When deploying a data platform that utilises Data Factory or Synapse, one of the most important considerations that needs to be made is how will data be ingested into the platform? How can I get my data from my SQL server sat in my datacenter into Azure? Doing this manually wouldn't be very efficient, and depending on your requirements, this data may need to be ingested maybe every hour, or every day, or every week. It's important that this task is automated.
Thankfully, we have Integration Runtimes that help us with this, there are a few types of Integration Runtime or "IR"
IR type | Public Network Support | Private Link Support |
Azure | Data Flow Data movement Activity dispatch | Data Flow Data movement Activity dispatch |
Self-hosted | Data movement Activity dispatch | Data movement Activity dispatch |
Azure-SSIS | SSIS package execution | SSIS package execution |
But hang on, what is an Integration Runtime? The Microsoft Documentation will tell you this:
"An integration runtime (IR) is the compute infrastructure that Azure Data Factory and Synapse pipelines use to provide data-integration capabilities across different network environments.
A self-hosted integration runtime can run copy activities between a cloud data store and a data store in a private network. It also can dispatch transform activities against compute resources in an on-premises network or an Azure virtual network. The installation of a self-hosted integration runtime needs an on-premises machine or a virtual machine inside a private network."
The (very) simple way of looking at it is that an IR is piece of fully managed, serverless compute that lets Synapse or Data Factory interact/move data between cloud data sources in with a secure approach. A SHIR on the other hand, is compute that requires managing but allows you to bridge the gap between your Azure and on-premise environment. Now there's more nuance than that to it, you may need a SHIR to interact with IaaS cloud sources as well but let's look past that for the sake of simplicity at this time.
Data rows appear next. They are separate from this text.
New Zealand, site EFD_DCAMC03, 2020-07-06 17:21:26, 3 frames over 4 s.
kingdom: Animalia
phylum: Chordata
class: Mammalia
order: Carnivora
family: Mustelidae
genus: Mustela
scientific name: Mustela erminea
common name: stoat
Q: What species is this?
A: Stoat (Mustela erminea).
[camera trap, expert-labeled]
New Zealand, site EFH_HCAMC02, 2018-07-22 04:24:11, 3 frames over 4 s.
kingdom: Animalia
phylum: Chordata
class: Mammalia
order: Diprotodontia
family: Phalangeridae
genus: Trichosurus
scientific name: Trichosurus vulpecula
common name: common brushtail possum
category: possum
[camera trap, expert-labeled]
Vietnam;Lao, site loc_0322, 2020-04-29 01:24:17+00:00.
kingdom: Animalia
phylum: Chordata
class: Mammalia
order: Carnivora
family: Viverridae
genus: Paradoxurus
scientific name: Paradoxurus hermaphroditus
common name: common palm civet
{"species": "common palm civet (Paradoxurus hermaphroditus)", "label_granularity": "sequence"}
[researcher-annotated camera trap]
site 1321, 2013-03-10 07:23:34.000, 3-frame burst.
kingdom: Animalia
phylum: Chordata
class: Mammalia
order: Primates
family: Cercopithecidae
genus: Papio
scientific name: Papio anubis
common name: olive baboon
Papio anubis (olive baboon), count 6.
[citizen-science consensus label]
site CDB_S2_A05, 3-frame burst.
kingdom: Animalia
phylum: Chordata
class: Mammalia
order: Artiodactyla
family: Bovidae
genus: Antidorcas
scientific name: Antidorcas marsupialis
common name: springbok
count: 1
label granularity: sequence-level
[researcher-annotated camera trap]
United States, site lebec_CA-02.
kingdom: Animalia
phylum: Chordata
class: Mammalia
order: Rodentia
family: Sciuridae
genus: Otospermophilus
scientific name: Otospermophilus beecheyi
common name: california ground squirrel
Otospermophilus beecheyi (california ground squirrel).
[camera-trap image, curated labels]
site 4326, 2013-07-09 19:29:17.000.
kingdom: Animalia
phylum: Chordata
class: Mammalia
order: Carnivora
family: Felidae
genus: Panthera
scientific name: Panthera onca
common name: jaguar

So when do I need a Self-Hosted Integration Runtime? The simple answer is, if you have data on-premise you're probably going to need a SHIR deployed either in Azure or on-premise (blog post coming on that soon).
Hopefully this all pretty simple to follow so far, IRs interact with (most) cloud resources, and SHIRs allow you to ingest on-premise data sources. To add some complexity into the mix, there are differences between what an ADF SHIR Supports and what a Synapse SHIR supports.
Management of a SHIR
A SHIR, if it's hosted on-premise or Azure, is still a Virtual Machine and as such requires management by organisations, patching, backups, DR. To name a few, fortunately these machines don't actually store any data so spinning up a new SHIR and connecting it to your workspace would be pretty easy in a DR scenario, but not ideal, so try and keep these backed-up at the very least. It can be a challenge while building a new fancy (mostly PaaS) modern data platform to turn around to a customer and tell them they need a Virtual Machine deployed, as quite simply, it's an additional VM to manage, or maybe even multiple VMs depending on your configuration.
Similarities
4 Node Limit
Both Synapse & ADF can only connect to 4 nodes per workspace. You can have multiple self-hosted integration runtimes on different machines that connect to the same on-premises data source. For example, if you have two self-hosted integration runtimes that serve two data factories, the same on-premises data source can be registered with both data factories.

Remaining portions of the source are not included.